SUPPLIED INFORMATION:
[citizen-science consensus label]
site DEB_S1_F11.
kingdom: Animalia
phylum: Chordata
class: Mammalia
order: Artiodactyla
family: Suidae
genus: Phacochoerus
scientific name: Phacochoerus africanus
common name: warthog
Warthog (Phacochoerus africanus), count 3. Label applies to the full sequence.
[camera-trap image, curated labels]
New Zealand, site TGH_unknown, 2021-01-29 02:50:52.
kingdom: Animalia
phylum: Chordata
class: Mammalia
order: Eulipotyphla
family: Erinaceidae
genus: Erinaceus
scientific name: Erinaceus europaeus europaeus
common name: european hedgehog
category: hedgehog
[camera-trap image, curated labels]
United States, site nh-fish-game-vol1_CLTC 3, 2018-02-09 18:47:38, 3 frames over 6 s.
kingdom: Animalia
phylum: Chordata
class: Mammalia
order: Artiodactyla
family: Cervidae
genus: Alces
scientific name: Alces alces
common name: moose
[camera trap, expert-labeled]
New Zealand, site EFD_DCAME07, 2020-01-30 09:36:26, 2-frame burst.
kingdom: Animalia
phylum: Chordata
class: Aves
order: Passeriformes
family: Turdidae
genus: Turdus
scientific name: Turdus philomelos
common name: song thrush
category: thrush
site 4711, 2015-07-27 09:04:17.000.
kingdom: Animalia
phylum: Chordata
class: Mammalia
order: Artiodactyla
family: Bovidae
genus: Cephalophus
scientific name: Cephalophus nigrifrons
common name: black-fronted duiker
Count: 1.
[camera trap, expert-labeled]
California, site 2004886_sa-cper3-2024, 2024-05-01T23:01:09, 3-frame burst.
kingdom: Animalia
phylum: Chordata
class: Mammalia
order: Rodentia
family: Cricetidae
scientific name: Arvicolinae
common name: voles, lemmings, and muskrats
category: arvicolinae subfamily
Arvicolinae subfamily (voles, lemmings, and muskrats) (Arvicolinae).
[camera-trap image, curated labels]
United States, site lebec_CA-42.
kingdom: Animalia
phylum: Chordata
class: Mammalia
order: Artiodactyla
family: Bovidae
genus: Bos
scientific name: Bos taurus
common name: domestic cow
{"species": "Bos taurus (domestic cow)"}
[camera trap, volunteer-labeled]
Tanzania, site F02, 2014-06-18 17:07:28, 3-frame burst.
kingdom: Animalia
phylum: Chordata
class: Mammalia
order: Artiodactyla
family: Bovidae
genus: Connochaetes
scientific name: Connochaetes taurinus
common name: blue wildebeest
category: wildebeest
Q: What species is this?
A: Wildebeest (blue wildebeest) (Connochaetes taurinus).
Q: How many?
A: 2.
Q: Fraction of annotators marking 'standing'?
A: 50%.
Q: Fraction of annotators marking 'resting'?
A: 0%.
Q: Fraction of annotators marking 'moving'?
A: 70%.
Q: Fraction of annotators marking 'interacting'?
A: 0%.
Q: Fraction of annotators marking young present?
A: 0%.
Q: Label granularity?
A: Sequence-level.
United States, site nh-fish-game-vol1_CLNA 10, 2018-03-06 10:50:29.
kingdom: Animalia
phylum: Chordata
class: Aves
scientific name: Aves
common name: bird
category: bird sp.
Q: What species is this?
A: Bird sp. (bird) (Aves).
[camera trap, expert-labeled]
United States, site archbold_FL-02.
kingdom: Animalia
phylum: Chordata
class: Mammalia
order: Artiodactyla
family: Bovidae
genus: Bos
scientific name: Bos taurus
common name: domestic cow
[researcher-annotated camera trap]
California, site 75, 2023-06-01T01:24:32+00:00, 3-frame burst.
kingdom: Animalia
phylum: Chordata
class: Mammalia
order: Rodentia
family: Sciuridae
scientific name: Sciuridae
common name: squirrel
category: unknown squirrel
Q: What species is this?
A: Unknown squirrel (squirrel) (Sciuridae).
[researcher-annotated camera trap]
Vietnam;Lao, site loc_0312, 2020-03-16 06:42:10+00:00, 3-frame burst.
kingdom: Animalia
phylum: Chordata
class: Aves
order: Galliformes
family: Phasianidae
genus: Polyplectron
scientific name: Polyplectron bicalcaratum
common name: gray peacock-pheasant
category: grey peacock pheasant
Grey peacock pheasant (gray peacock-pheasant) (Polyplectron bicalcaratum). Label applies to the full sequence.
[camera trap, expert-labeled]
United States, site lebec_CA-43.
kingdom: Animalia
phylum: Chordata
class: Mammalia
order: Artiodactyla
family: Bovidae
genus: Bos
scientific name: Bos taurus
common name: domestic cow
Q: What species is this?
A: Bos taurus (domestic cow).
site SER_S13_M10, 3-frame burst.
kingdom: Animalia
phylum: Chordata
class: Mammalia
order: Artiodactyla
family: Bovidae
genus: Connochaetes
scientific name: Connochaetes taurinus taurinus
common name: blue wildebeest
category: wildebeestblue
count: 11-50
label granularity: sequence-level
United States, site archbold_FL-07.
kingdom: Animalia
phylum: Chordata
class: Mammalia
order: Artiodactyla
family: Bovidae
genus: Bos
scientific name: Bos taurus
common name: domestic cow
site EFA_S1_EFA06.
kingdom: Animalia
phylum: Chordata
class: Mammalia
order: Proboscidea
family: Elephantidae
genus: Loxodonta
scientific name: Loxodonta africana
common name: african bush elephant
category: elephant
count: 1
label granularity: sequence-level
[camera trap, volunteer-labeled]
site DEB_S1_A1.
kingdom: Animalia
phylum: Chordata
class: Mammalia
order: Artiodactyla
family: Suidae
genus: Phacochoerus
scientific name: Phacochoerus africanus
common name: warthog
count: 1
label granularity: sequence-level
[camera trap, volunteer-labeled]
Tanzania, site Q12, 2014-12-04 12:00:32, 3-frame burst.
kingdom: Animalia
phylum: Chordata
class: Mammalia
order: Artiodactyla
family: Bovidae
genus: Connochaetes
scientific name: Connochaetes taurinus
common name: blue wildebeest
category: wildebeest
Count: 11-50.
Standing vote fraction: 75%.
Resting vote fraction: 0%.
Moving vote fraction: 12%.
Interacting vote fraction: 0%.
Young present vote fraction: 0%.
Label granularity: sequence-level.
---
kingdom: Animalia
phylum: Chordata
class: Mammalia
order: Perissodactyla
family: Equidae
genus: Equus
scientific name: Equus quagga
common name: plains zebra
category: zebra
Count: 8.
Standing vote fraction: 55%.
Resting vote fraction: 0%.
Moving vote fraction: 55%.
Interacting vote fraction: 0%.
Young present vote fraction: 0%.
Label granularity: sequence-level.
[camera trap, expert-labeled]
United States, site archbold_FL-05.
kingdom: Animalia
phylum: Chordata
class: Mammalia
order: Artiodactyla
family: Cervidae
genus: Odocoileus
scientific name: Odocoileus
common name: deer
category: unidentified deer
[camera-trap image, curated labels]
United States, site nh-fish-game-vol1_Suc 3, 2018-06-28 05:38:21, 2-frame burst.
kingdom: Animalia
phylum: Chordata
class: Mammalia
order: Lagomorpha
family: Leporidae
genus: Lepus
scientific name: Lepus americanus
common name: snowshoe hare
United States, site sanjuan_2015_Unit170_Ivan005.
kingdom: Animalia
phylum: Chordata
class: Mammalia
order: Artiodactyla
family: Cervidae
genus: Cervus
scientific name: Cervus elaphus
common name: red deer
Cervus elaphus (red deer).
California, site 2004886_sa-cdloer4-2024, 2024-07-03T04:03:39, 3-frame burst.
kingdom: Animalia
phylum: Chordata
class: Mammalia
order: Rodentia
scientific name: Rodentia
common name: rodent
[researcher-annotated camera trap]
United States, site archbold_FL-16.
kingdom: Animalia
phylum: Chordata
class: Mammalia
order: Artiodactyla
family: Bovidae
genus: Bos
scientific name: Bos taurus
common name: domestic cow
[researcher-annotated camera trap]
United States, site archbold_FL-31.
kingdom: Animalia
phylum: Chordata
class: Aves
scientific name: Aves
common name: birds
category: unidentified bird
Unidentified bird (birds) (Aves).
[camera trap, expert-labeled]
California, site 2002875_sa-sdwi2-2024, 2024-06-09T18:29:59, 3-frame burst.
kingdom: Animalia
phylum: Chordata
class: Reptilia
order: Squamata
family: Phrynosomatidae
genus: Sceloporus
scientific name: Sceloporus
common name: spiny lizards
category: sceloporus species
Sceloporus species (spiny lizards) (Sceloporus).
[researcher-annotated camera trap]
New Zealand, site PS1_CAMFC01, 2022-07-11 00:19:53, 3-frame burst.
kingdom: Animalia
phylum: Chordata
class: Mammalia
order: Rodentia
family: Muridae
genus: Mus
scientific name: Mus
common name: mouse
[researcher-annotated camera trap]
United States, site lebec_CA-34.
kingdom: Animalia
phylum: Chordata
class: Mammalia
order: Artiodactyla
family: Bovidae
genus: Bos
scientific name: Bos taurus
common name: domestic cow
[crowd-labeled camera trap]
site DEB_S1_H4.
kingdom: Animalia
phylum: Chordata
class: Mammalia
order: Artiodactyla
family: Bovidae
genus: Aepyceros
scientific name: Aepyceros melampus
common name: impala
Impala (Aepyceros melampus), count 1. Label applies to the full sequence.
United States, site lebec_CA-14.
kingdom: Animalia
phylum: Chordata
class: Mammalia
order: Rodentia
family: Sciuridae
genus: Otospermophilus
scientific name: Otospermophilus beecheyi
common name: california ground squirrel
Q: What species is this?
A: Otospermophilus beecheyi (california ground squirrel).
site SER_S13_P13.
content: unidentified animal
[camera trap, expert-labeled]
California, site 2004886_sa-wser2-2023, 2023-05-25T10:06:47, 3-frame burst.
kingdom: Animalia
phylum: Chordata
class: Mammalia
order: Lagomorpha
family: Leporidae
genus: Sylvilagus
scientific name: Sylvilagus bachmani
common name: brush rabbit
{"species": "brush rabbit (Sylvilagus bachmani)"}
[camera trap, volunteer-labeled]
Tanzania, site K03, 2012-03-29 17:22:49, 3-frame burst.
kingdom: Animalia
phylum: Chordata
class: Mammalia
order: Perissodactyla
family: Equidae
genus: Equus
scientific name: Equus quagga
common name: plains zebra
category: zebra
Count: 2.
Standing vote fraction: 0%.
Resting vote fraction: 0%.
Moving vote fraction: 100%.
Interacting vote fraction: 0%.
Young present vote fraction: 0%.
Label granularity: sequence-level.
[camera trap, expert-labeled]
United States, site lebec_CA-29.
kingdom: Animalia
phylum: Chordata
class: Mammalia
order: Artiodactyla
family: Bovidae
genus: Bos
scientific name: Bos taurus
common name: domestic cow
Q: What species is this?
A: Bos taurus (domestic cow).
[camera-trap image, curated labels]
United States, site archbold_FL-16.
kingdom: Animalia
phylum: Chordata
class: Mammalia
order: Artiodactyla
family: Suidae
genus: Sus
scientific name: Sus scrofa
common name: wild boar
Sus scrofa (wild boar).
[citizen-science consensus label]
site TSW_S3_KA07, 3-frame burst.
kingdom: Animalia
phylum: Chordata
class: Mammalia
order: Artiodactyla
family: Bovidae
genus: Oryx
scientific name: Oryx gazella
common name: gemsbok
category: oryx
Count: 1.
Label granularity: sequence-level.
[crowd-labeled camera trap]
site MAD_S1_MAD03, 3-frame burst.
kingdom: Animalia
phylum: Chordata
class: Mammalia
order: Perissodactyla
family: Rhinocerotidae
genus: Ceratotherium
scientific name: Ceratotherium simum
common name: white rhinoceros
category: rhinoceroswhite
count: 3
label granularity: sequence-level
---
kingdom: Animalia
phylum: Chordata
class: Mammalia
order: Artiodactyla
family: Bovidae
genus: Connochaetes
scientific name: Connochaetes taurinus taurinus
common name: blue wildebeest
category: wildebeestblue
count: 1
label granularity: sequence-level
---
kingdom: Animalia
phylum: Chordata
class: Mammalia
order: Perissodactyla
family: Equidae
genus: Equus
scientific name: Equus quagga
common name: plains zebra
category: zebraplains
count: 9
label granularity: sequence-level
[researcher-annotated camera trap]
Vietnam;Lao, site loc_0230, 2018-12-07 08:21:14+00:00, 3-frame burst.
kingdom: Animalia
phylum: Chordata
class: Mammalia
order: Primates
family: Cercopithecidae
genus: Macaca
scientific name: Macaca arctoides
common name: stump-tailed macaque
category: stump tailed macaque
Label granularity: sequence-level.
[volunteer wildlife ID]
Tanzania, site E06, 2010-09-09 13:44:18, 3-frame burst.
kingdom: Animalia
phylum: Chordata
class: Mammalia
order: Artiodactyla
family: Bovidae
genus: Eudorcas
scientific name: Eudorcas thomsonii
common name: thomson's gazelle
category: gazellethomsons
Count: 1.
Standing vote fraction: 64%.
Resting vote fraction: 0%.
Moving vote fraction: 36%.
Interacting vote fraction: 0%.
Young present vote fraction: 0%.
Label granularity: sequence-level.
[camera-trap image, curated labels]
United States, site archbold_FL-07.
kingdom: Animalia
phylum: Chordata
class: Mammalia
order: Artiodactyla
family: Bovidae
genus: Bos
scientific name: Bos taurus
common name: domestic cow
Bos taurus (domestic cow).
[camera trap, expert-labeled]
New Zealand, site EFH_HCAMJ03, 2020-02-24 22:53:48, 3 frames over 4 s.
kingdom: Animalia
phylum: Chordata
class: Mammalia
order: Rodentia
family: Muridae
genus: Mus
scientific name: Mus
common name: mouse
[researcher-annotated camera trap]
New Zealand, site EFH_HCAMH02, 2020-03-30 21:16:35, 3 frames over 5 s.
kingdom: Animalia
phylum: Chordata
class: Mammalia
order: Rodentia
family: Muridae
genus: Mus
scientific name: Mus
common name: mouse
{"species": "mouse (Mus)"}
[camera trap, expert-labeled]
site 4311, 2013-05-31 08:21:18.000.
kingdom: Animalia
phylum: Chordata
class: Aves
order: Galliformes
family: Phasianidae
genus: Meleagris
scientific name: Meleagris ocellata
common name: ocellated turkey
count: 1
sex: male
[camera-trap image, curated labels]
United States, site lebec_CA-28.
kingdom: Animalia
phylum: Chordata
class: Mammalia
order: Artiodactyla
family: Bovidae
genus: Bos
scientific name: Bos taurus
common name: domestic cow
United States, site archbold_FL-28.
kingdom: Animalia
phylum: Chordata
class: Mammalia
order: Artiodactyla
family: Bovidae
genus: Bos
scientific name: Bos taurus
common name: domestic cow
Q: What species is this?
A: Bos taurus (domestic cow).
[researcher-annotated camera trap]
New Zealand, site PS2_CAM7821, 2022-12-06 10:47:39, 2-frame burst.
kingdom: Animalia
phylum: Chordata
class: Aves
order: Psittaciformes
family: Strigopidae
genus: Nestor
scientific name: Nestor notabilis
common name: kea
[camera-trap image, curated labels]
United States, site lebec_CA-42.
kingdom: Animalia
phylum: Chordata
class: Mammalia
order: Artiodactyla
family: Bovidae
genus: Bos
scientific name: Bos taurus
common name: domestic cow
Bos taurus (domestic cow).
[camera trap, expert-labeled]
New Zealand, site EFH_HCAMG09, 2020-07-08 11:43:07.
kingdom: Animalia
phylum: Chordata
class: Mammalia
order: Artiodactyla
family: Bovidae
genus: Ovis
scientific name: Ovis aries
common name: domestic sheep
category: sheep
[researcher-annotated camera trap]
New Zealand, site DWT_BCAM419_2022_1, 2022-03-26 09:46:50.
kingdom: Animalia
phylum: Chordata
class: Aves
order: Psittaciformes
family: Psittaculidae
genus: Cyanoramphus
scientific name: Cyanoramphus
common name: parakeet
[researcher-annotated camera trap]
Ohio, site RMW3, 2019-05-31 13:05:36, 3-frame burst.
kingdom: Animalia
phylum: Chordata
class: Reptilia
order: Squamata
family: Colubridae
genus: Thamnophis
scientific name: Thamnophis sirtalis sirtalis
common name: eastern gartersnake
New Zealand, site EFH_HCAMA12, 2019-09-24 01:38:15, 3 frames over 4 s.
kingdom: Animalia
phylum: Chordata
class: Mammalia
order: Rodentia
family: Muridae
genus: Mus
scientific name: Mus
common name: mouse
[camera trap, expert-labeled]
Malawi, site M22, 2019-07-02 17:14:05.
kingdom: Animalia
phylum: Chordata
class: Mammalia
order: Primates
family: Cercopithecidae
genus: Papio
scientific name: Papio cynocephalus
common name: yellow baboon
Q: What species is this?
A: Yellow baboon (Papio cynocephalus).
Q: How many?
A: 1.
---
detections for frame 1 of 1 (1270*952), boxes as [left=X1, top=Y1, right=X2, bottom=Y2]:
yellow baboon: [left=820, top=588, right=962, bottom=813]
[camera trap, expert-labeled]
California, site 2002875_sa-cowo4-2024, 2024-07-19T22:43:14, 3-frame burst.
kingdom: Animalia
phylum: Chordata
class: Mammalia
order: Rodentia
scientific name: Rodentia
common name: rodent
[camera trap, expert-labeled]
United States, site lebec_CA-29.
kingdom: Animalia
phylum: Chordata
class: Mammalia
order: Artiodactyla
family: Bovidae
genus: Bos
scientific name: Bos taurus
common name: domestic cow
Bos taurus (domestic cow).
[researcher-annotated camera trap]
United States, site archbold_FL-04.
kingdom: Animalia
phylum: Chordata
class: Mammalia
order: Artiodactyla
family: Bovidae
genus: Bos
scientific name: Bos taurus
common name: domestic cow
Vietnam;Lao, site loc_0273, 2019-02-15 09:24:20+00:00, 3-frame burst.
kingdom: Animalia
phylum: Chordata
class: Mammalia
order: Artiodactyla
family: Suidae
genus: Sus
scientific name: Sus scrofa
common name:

WHAT TO WORK ON: Nothing but an exact copy of the lines from the first one above through the line holding "common name: moose" should be returned.

REPLY:
[citizen-science consensus label]
site DEB_S1_F11.
kingdom: Animalia
phylum: Chordata
class: Mammalia
order: Artiodactyla
family: Suidae
genus: Phacochoerus
scientific name: Phacochoerus africanus
common name: warthog
Warthog (Phacochoerus africanus), count 3. Label applies to the full sequence.
[camera-trap image, curated labels]
New Zealand, site TGH_unknown, 2021-01-29 02:50:52.
kingdom: Animalia
phylum: Chordata
class: Mammalia
order: Eulipotyphla
family: Erinaceidae
genus: Erinaceus
scientific name: Erinaceus europaeus europaeus
common name: european hedgehog
category: hedgehog
[camera-trap image, curated labels]
United States, site nh-fish-game-vol1_CLTC 3, 2018-02-09 18:47:38, 3 frames over 6 s.
kingdom: Animalia
phylum: Chordata
class: Mammalia
order: Artiodactyla
family: Cervidae
genus: Alces
scientific name: Alces alces
common name: moose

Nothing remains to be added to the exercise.